Excerpts from a spatial dataset
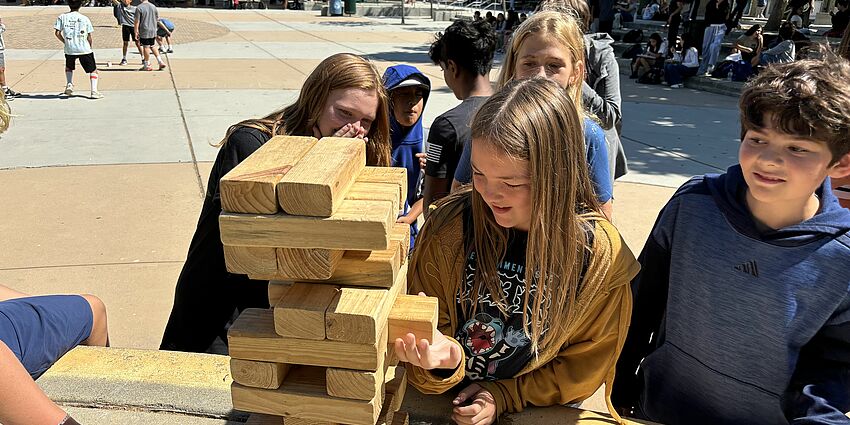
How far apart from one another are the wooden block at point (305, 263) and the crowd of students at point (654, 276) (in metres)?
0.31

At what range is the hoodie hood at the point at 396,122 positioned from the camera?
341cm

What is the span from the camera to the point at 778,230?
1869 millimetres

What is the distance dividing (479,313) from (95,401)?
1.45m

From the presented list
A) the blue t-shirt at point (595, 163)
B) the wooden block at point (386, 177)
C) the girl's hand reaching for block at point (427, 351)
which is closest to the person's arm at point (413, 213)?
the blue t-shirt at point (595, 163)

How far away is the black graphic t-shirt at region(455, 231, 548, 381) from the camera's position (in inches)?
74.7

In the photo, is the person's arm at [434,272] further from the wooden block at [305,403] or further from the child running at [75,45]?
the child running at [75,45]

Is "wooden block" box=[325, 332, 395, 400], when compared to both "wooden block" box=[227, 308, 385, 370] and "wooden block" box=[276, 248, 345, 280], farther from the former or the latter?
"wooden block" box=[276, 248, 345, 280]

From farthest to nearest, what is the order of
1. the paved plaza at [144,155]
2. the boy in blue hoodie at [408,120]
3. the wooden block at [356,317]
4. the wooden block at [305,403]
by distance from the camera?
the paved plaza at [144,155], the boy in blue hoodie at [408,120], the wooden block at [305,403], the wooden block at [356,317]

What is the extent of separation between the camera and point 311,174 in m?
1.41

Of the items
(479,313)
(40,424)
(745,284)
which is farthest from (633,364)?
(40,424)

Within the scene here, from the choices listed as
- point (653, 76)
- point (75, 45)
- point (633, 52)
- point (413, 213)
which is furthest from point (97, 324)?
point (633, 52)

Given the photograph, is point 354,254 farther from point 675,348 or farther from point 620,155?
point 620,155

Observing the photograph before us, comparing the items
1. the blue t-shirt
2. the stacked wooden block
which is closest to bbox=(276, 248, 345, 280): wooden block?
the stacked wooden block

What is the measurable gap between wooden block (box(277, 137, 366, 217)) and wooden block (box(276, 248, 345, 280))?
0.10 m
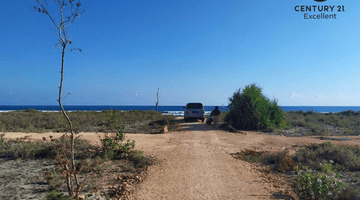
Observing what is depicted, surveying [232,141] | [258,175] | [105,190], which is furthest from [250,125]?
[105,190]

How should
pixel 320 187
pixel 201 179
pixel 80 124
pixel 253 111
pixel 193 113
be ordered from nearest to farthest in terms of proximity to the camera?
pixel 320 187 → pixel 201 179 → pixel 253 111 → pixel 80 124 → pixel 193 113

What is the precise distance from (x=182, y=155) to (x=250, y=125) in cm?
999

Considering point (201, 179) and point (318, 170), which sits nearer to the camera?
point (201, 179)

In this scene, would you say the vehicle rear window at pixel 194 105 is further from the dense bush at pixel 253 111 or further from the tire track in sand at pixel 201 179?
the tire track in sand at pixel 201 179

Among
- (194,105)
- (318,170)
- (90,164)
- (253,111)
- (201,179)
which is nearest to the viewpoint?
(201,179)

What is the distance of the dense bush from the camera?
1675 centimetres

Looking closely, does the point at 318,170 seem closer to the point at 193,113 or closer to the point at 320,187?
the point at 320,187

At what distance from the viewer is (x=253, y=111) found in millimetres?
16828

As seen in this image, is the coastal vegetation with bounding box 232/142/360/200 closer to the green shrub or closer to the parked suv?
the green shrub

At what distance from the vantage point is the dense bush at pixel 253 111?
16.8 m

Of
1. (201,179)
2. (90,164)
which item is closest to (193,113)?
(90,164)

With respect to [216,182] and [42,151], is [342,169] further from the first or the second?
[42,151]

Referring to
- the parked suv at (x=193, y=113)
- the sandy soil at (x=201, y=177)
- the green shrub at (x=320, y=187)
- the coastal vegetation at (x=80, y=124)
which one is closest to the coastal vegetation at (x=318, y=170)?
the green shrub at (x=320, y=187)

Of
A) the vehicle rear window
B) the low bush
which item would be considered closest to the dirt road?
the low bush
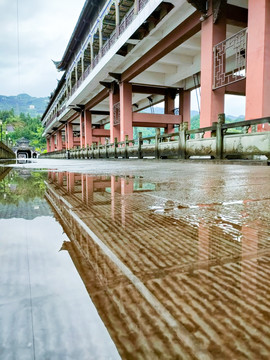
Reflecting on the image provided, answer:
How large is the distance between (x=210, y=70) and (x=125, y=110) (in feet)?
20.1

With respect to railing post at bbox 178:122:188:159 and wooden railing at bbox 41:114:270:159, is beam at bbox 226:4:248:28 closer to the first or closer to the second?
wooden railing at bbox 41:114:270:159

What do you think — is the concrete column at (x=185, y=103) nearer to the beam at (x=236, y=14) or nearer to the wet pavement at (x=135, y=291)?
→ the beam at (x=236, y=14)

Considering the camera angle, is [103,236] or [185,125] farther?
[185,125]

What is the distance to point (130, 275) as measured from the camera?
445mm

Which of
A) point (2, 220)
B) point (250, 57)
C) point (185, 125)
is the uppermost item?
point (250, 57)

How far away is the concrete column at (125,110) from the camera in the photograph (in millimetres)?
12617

--

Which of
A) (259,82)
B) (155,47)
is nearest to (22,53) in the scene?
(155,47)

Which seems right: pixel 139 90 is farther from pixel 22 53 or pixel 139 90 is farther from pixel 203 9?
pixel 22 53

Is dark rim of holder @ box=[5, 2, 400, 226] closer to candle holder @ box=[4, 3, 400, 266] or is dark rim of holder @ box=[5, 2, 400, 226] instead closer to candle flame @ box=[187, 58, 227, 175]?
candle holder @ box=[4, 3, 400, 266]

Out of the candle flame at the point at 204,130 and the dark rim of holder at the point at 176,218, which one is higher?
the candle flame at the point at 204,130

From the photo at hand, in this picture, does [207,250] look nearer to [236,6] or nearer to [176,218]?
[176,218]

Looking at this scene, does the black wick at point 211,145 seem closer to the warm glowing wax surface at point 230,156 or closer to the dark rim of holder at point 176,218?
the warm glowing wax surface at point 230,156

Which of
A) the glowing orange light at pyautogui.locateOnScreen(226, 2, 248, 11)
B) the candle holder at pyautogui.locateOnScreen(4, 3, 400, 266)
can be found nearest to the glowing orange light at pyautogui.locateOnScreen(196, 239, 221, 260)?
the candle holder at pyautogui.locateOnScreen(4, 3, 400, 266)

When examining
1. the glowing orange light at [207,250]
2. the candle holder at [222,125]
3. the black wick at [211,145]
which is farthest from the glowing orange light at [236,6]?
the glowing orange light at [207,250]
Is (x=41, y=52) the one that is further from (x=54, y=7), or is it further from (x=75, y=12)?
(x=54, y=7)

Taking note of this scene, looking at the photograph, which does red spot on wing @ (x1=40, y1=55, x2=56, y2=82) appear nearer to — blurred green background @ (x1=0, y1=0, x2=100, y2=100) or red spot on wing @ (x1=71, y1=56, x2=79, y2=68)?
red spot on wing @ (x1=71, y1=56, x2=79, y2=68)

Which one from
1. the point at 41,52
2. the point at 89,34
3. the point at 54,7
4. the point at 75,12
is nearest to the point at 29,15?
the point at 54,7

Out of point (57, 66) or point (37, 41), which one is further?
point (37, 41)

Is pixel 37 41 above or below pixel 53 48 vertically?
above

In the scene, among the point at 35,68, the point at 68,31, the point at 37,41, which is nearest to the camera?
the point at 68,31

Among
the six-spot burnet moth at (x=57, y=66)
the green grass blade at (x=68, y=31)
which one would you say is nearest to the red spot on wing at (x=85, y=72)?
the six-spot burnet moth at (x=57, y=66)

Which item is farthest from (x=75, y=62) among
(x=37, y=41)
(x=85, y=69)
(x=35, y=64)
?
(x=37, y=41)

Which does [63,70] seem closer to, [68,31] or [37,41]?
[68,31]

TASK PROMPT:
Report each line of the material above that contains the word "tire", copying every such line in full.

EXERCISE RESULT:
In this scene, would you say the vehicle rear window at pixel 194 105 is further from the dense bush at pixel 253 111 or further from the tire track in sand at pixel 201 179?
the tire track in sand at pixel 201 179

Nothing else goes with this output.